I tell them about what life was like as an 8th grader in 2001. They realize that I wasn’t much different from them. Then I tell them about sitting in a cold auditorium, confused and slightly annoyed. I looked around, played with my ponytail, and wondered why all of the teachers were crying. The principal asked if we knew what a “terrorist” was. A senior raised his hand and gave a definition he was proud of. He shouldn’t have been. He still hadn’t told me what that word meant.
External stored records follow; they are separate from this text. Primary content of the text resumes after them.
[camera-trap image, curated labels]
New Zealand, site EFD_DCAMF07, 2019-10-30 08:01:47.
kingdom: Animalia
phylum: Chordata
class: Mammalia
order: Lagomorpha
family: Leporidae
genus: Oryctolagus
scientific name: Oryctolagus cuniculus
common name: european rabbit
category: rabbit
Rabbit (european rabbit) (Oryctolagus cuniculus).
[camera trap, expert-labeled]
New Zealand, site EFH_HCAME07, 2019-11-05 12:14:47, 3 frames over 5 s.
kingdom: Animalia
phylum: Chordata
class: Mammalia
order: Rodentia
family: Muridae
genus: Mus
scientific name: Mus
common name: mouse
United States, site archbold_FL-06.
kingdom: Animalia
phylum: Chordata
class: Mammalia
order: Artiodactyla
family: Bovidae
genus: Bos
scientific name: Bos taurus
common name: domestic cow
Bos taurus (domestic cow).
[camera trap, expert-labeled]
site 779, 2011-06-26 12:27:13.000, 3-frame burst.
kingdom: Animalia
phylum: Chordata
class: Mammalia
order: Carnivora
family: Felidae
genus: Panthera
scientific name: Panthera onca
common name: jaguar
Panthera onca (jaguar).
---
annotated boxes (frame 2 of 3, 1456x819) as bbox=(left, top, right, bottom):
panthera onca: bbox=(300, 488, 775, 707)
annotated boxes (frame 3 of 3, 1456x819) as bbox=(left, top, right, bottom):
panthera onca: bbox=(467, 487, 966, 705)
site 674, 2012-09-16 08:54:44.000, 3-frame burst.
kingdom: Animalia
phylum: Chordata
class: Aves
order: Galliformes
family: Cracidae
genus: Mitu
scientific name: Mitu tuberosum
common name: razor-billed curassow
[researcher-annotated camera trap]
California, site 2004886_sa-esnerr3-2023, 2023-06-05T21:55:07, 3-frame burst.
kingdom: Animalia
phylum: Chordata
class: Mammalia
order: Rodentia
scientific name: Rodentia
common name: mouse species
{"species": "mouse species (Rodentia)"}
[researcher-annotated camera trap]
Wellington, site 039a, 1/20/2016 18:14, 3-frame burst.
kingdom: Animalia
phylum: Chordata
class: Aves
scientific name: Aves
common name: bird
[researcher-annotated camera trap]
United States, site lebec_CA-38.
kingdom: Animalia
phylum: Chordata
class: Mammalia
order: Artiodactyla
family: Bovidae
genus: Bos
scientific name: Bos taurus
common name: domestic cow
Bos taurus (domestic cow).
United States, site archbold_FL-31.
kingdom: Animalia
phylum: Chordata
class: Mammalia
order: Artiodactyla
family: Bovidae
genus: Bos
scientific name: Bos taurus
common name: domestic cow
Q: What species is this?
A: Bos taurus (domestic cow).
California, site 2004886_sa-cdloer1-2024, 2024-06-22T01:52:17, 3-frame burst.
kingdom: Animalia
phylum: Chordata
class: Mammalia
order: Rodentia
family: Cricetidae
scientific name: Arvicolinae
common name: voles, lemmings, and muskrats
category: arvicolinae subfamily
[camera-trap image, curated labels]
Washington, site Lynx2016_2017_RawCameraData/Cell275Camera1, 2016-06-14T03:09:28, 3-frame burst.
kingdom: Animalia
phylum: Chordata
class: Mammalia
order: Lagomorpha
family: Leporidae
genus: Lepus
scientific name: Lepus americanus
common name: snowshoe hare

The principal took a breath in and told us that our country was under attack. To cement his point, he turned on the television that had been rolled into the auditorium. Before our young, naive eyes, we watched buildings burn. We watched people jump from burning buildings. We watched journalists sit in silence watching the same footage and, for once in their careers, have nothing to say.
We were in shock.
I turned to my best friend and asked her if all of this was real. She shrugged. Nothing in our 13 years of life had prepared us for what had happened, what continued to happen, and what was yet to come.
I went home that afternoon and hugged my family tight. I’ve hugged them tighter since. Because that’s one thing the terrorists never planned on. They never planned that their heinous, evil attack would actually build a stronger country.
What I saw on September 11 shocked and saddened me. What I witnessed from Americans post-tragedy changed me forever.
Americans came together in the face of great terror and sadness. They donated blood, clothes, money, and time to each other in a sign of love and solidarity. We saluted the flag and held our country near to our hearts.
We became a stronger America. In the face of an election year, may we never forget that, regardless of political affiliation, we are all Americans. And united we stand.